5 leaders consider new benchmark for hospital quality
A recently published study in the Journal of the American College of Surgeons proposed using the rate of discharge to post-acute care facilities after major surgery as a benchmark for hospital quality.
Five healthcare quality leaders weighed in on the proposal for Becker’s and shared more about the unique considerations and risk factors that influence discharge decisions.
Editor’s note: Responses have been lightly edited for clarity and length.
Question: How do you see the role of post-acute care evolving in light of national efforts to use discharge rates as a quality measure? Are there risks in overemphasizing this metric?
Jose Azar, MD. Executive Vice President, Chief Quality Officer and Network Service Line Officer at Hackensack Meridian Health (Edison, N.J.): Overall, I think the rate of discharge to post-acute care facilities after major surgery is a strong measure of quality, as long as it is risk adjusted like other quality metrics to the type of surgery performed and the complexity of the patient’s condition and existing comorbidities. It would also be helpful to account in the data for social drivers of recovery, including the level of support and resources a patient has at home and in their community.
Additionally, while discharge to post-acute care can be a quality metric for acute care institutions, it is also important to ensure post-acute care facilities are delivering high-quality care by paying attention to and measuring the quality of care these facilities provide. This can be achieved by using the same rigor that acute care quality is measured by.
Jacqueline Gisch. Vice President of Safety, Quality and Patient Experience at Baptist Health (Louisville, Ky.): Baptist Health is fortunate to have strong relationships with numerous local post-acute providers, as post-acute care is necessary for many high-risk patients. Continuity of care, social determinants of health and family support all play an important role in preparing patients for the most appropriate discharge location and achieving lasting, positive outcomes.
Tracey Hoke, MD. Chief of Quality and Performance Improvement, and Acting Chief of Population Health at UVA Health (Charlottesville, Va.): It is my experience that patients and families want to return home as soon as possible after an acute care admission. Working in a place that provides a significant amount of care to rural populations has taught me that this is contingent upon both the health system and the community to develop, provide and connect to the home health care delivery resources that are needed to achieve safe and appropriate home discharge.
To this end, post-acute care discharge rates are a reasonably good proxy measure of holistic thinking and innovation in terms of care delivery across the continuum. Risks include increased lengths of stay while post-discharge care is being arranged and unsafe discharges when discharge to home is inappropriate. These risks can be mitigated through a combination of technical and workforce approaches to ensure adequate monitoring, ongoing care and local follow-up after an acute care admission.
Deborah Rhodes, MD. Chief Quality Officer at Yale New Haven (Conn.) Health and Yale Medicine (New Haven, Conn.): The recent study by Remer et al. highlights the substantial variation across U.S. hospitals in discharge to home rates, which is an important quality metric given the association of post-acute care settings with higher rates of readmission, mortality and higher costs.
As with other quality measures, progress will depend on a combination of research to identify best practices and local quality improvement.
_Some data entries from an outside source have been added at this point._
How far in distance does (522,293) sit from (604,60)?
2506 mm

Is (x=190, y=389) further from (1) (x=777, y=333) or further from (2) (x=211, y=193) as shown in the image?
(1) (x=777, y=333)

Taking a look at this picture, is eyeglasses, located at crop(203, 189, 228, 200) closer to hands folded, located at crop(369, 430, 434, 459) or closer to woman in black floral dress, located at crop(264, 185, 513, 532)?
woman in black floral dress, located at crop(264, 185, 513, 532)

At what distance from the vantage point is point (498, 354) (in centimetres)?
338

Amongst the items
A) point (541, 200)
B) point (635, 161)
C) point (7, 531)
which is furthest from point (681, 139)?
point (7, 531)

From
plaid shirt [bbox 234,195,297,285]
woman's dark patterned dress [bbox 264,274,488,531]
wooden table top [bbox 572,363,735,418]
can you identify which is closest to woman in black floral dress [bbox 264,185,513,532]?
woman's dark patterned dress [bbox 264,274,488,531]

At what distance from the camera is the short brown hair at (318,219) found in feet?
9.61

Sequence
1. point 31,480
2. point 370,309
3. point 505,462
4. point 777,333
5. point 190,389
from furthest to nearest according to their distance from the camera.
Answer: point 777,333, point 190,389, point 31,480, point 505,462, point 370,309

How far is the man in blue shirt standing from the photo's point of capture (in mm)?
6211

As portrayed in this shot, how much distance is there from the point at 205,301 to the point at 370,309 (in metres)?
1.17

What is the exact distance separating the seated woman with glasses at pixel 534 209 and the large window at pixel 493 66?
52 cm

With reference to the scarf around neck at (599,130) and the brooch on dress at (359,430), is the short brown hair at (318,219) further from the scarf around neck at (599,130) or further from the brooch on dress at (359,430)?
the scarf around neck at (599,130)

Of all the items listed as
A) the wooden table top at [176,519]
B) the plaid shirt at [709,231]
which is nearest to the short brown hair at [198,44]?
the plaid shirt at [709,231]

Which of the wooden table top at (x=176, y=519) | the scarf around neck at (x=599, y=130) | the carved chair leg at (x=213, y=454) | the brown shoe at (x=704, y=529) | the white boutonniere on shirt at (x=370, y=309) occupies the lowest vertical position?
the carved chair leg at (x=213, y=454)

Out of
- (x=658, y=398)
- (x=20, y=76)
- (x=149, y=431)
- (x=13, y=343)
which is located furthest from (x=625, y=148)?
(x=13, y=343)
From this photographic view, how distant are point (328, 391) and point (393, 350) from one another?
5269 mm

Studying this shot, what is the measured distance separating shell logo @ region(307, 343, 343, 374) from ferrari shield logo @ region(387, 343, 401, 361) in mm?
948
Critical areas for further study include selection of patients for prehabilitation, use of robust risk assessment criteria to guide disposition, cost-effective mobilization strategies and enhanced partnerships with home health and community resources.
Just as was done in the Remer study, our hospital system is evaluating risk factors for outlier rates of post-acute utilization to identify patients that would benefit from these strategies and from focused education and expectation setting regarding “Home is Best.” The degree to which social determinants of health influence post-acute utilization is not well understood, so risk adjustment will be important to avoid disproportionately penalizing hospitals serving the most vulnerable patients.
Michael Rinke, MD, PhD. Vice President and Chief Quality Officer at Montefiore Medical Center (New York City): Montefiore Health System is proud to provide best-in-class care for all surgical patients. Part of how we achieve this is by placing the patients and caregivers at the front and center of all care decisions. Just as important is ensuring we’re consistently monitoring all of our processes and patient outcomes. For example, at Montefiore, we closely track discharges to post-acute care through the NSQIP database and work vigorously to ensure we’re always looking to see how this care can be enhanced.
In our view, one of the most critical factors is that patients are discharged to the safest care possible after surgery based on their specific situations. Measures like post-acute care discharges, while developed with the best intentions, can inadvertently encourage teams to discharge patients to home who may not be safe in that setting. Measures like this also have the potential to dissuade surgeons from operating on some of the most vulnerable individuals, who likely require a post-acute care discharge.
No one metric can achieve every goal, but by allowing these measures to be informed by different patient circumstances and evaluating impact over time, the better positioned we all are to achieve our ultimate goal — providing the best and safest care possible.